To start with, for a video of a static image, nothing much changes from frame to frame - so you start by taking the differences between frames to give a massive reduction in required information. So for example, if there is a fixed camera pointing at a football/rugby field, then there are large areas of green that don't change much from frame to frame - with smaller areas where players are running around and creating changes. Similarly, at the awards ceremony, there's a lot of static scenery with one or two people moving around a bit.

If the camera pans, then the whole frame moves, but if you have the right process, it can detect this major shift, move the bits around in memory, and only have to process the new stuff that's come in on one side. There's a similar process that can be applied to individual areas of the image - effectively detecting small areas that are moving independently of the rest of the image (such as a player running around on the field), and separately processing these.

So by taking inter-frame deltas and applying motion detection you massively reduce the amount of video information you need to compress.

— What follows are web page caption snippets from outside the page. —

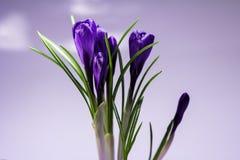 O açafrão é a primeira flor da mola Fotos de Stock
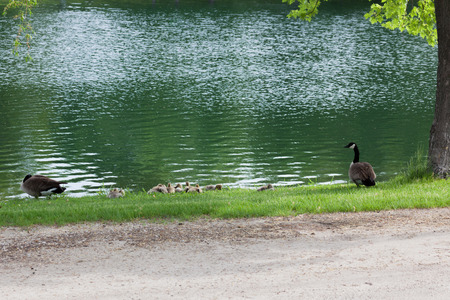 A Canadian Goose family with several fuzzy chicks resting in the green grass next to a pond in spring. Imagens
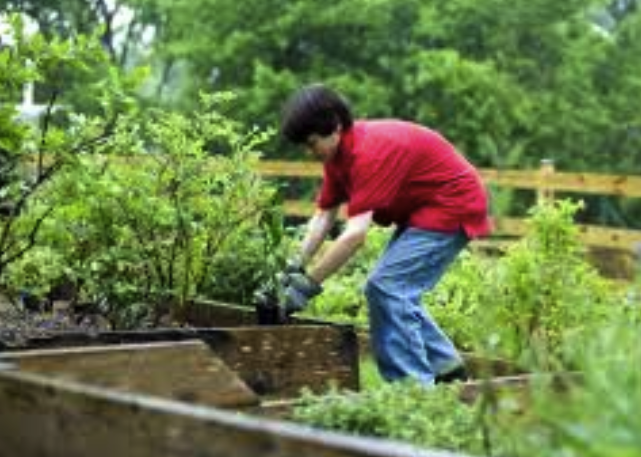 birmingham alabama tree and shrub care program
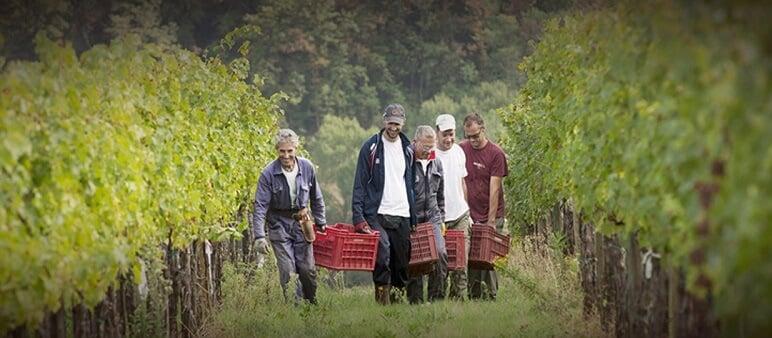Pessoas trabalhando na vinícola Avignonesi
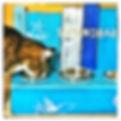 Maxbar, Katze Max mit Strandbar.jpeg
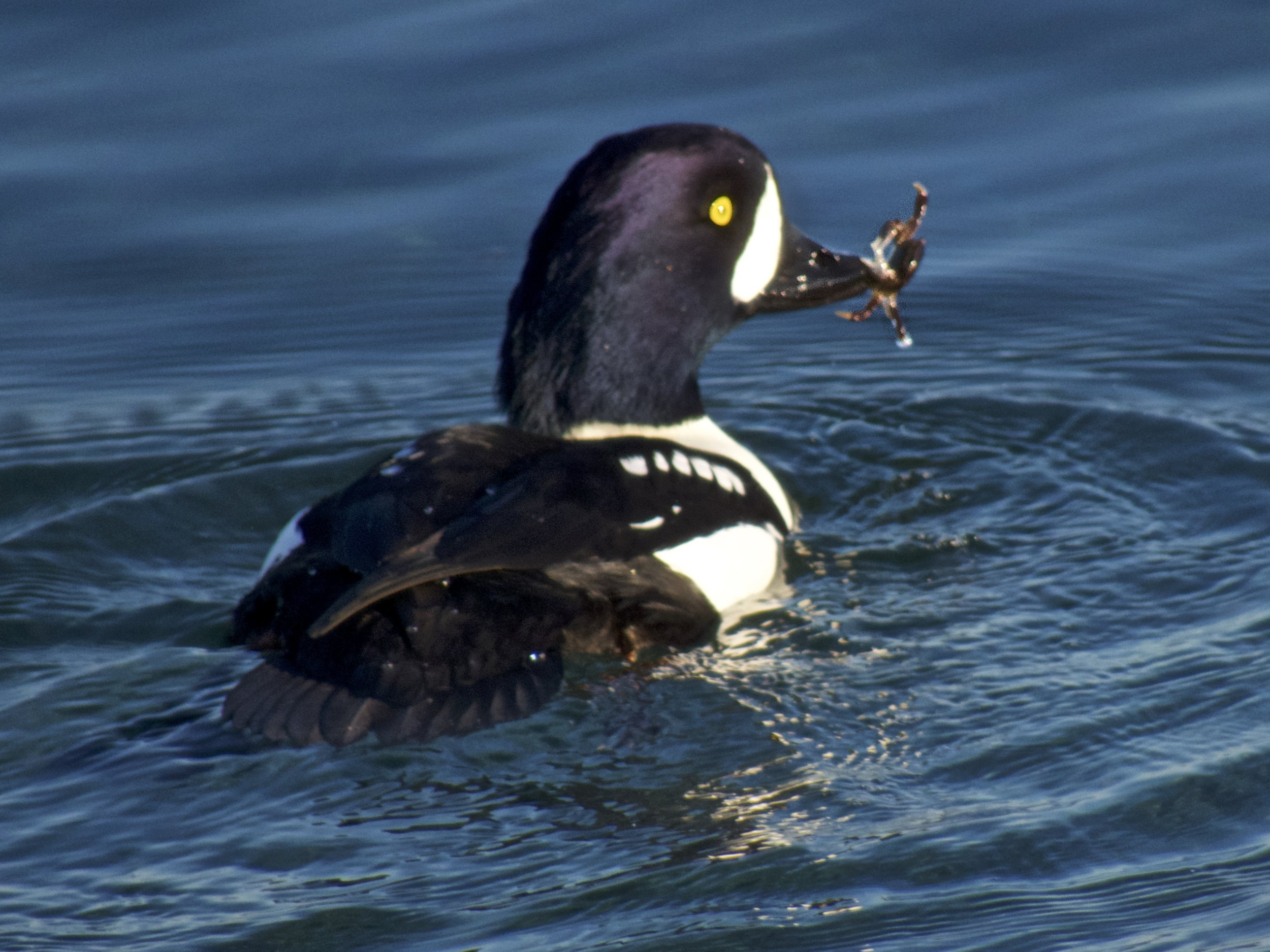 Washington Department of Fish & Wildlife - Conservation(photograph of male Barrow's Goldeneye with crab provided by Don Willott)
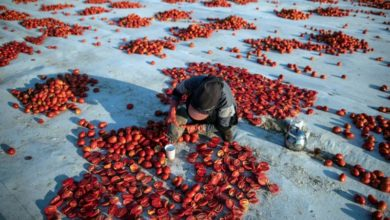 Photo of Sun-dried tomatoes from Turkey exported to at least 60 countries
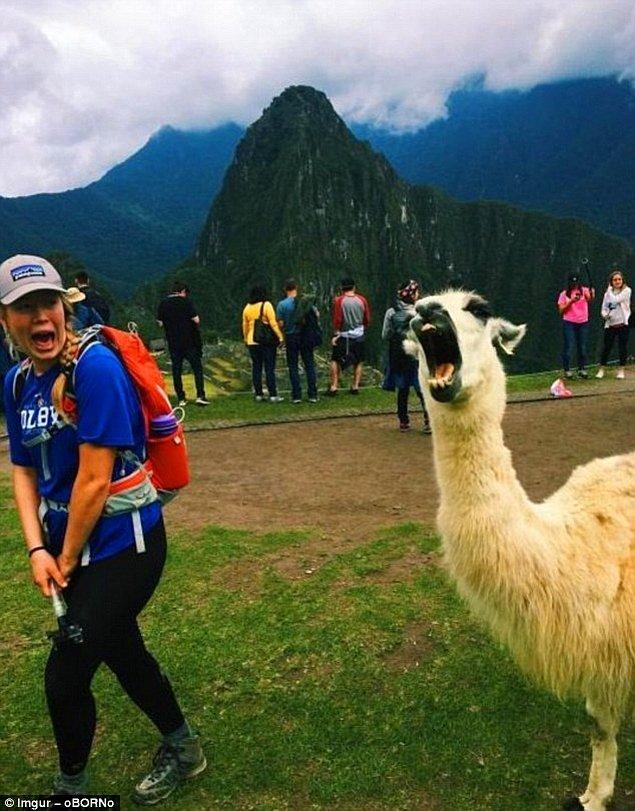 8. Machu Picchu'da yürüyüşte olan kadın bu alpakanın gelişini kestirememiş.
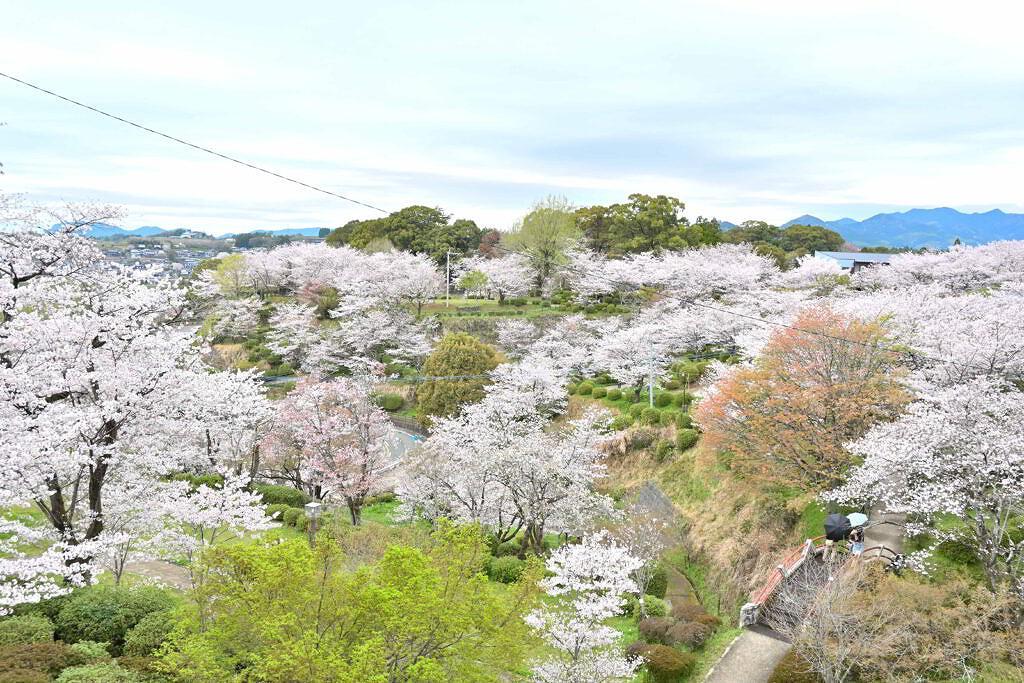 【菊池市隈府】視界いっぱいに広がる桜!菊池公園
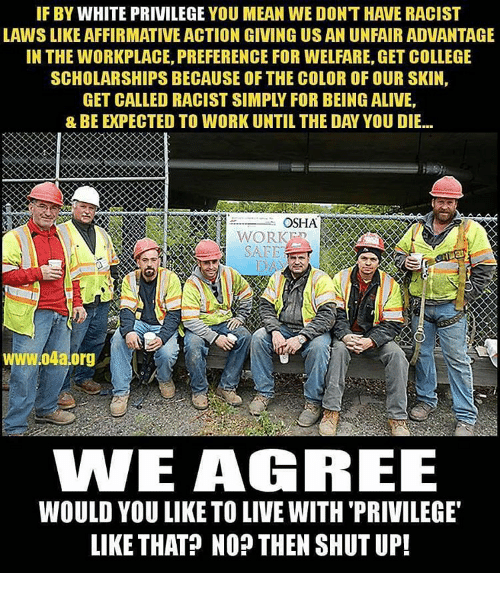 Affirmative: IF BY WHITE PRIVILEGE YOU MEAN WE DONT HAVE RACIST  LAWSLIKE AFFIRMATIVE ACTION GIVING US AN UNFAIRADVANTAGE  IN THE WORKPLACE, PREFERENCE FOR WELFARE, GET COLLEGE  SCHOLARSHIPS BECAUSE OF THE COLOR OFOUR SKIN,  OSHA  WORK  W.04a.org  WE AGREE  WOULD YOU LIKE TO LIVEWITH PRIVILEGE  LIKE THAT? NO THEN SHUT UP!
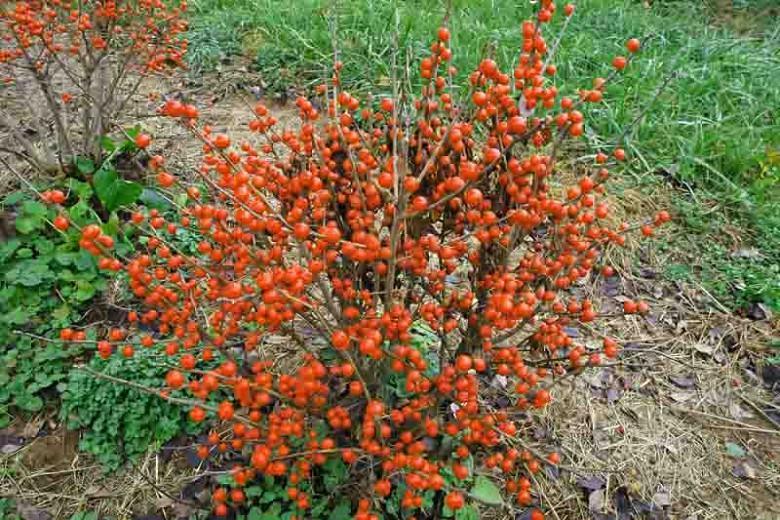 Ilex Verticillata Little Goblin® Orange, Winterberry Little Goblin® Orange, orange berries, evergreen shrub, American winterberry, Aquifoliaceae, Berry, holly, Ilex, winter shrub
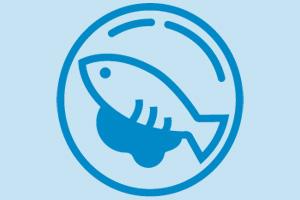 Plato de pescado para acceder a los menús especiales de colegios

What's left is now compressed, block by block, typically by DCT or some variation of it. If you look at that Wikipedia page, there's a lot of maths, but down at the bottom there's an animation showing how a letter A is encoded by successively finer cosine functions - starting with a flat grey block equivalent to the average brightness of the block, then 1 and 2 dimensional gradients, and so on adding detail.

The key thing here is that you can keep adding more and more detail - but you need to transmit more values to do it. If bandwidth constrained, then you omit sending the finer detail and accept that the decoded result will not be as faithful to the original. As above, broadcasters have to make a tradeoff between quality and bandwidth - if they use less bandwidth they can get more logical channels into one carrier, and thus get more programs in front of more eyes.

So lets go back to the original situation mentioned - flashing lights, rapid scene lighting changes etc.
There is the encoder happily doing it's bandwidth reduction thing - and then the lighting on the whole scene changes. Instead of most of the image not changing much from frame to frame, the whole thing has changed massively - so there is suddenly a very large quantity of change to encode. Given that the encoder is bandwidth constrained, it can only do it's best - and that means that for the first few frames after the change it cannot include much detail in each DCT block. The result is that the viewer gets to see the image made up of block of fairly "flat" video which quickly regain their detail. Assuming the lighting change is a one off (so the inter frame deltas are close to zero again), over the next few frames, the encoder can catch up - adding more and more detail with each frame.

For something like the ball game I gave as an example, it also explains why running players can appear to be surrounded by a "halo" of blockiness. There's a lot of change around the player - on one side the image is changing from green to (say) white, and on the other it's changing back to green. So in a bandwidth constrained system, the moving player leaves a trail of incomplete rendition until such time as the encoder finds the bandwidth to catch up - or there's a key frame (see below).

I assume that the encoder keeps an internal representation of what a decoder should have - so it can encode the difference between what's gone before and what there should be. So all the time it's encoding not the inter frame differences it's been given, but the difference between the current frame and what the decoded stream will be showing. Thus it's adaptive, and on fairly static video will give high detail, but on rapidly changing material will degrade the detail to stay within the bandwidth limit set.

Key detail - the higher the bandwidth given to the encoder, the faster it can track gross changes.

For good measure, there are "key frames" sent periodically in the stream. If all that were transmitted were the changes, then no receiver would ever be able to start - it wouldn't have a base image to apply the changes to. Also, any interference would leave a permanent "stain" on the decoded image. So periodically, a full frame is transmitted (again using DCT compression) which allows the decoders to know what to start applying changes to.